Here are 5 simple workouts you can do at home without any equipment—great for improving strength, endurance, and flexibility: For more information please visit fitness


1. Bodyweight Squats

  • Targets: Legs, glutes, and core
  • How to do it:
    Stand with feet shoulder-width apart, lower your hips back and down as if sitting into a chair. Keep your chest up and knees over your toes.

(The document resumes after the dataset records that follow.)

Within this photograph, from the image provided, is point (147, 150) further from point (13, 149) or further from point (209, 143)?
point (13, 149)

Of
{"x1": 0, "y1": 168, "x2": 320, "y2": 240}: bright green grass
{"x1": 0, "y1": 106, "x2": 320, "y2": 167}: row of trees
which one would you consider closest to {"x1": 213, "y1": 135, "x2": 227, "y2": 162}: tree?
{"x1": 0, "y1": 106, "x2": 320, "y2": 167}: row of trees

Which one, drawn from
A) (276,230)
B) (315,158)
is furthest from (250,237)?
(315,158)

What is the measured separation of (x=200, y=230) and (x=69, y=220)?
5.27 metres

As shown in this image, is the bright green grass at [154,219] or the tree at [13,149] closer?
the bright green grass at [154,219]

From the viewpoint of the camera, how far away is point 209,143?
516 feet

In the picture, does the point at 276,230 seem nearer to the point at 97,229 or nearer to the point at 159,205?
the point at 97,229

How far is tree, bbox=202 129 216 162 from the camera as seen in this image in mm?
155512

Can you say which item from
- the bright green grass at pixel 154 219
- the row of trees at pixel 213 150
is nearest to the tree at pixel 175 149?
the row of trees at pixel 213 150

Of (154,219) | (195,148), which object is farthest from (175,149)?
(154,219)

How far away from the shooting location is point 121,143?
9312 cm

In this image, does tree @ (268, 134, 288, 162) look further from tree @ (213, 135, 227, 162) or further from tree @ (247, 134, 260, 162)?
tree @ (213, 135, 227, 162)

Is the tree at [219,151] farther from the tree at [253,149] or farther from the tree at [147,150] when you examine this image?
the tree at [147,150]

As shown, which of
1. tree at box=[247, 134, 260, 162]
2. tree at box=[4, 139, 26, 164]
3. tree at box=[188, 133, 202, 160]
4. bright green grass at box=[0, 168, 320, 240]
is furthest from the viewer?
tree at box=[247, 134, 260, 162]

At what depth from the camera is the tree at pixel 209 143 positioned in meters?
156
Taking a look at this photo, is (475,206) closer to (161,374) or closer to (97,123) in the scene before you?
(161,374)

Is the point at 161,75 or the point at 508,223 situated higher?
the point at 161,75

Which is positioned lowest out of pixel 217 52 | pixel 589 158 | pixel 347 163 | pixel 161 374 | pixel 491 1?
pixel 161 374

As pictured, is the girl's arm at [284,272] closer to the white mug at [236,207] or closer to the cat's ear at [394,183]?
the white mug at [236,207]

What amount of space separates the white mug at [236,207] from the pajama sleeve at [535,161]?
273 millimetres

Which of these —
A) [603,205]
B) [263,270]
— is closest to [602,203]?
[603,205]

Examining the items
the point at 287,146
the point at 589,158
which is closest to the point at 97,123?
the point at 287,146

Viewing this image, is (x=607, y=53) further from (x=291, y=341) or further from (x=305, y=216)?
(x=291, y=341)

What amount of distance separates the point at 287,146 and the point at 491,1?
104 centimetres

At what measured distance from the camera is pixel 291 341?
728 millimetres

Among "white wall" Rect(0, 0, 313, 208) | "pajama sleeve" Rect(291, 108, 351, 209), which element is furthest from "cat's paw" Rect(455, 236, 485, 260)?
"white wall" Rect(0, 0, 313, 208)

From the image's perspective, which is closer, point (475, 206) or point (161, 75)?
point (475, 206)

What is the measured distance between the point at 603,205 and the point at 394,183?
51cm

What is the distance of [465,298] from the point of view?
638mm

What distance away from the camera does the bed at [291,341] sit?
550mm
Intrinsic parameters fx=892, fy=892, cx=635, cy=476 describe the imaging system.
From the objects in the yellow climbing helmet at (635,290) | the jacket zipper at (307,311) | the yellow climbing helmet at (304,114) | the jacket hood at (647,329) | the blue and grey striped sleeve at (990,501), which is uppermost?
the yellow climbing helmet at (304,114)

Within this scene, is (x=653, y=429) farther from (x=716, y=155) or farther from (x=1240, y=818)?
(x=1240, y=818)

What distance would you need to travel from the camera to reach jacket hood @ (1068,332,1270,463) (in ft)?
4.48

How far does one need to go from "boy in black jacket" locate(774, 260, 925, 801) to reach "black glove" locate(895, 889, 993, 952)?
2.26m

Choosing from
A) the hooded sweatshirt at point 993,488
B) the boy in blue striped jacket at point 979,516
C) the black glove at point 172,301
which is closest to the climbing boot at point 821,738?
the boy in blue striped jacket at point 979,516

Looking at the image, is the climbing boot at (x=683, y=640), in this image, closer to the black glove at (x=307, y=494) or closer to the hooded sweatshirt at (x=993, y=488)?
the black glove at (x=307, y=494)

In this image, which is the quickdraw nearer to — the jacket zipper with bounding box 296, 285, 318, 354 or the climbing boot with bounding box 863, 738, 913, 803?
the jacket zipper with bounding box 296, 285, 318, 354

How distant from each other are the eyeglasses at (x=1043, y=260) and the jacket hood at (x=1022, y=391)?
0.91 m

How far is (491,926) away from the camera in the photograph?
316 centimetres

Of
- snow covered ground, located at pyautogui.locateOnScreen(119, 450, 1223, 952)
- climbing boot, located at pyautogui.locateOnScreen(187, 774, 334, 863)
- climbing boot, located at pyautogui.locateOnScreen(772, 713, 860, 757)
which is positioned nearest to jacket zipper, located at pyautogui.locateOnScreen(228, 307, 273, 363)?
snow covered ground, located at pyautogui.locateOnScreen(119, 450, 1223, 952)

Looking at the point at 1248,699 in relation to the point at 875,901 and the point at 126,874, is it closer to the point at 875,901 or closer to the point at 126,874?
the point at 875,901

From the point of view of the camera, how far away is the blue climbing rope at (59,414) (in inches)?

Return to standing.
  • Reps: 3 sets of 15–20 reps

2. Push-Ups

  • Targets: Chest, shoulders, triceps, and core
  • How to do it:
    Start in a plank position, lower your chest toward the floor while keeping your body straight, then push back up.
  • Modifications: Drop to your knees if needed.
  • Reps: 3 sets of 10–15 reps

3. Plank

  • Targets: Core and shoulders
  • How to do it:
    Hold a forearm or high plank position, keeping your body in a straight line and abs engaged.
  • Duration: 30–60 seconds, 3 rounds

4. Lunges

  • Targets: Quads, glutes, and hamstrings
  • How to do it:
    Step forward with one foot and lower both knees to 90 degrees. Push off the front foot to return to standing.
  • Reps: 3 sets of 10 reps per leg

5. Mountain Climbers

  • Targets: Core, legs, and cardio
  • How to do it:
    From a high plank, alternate driving knees toward your chest quickly, like running in place.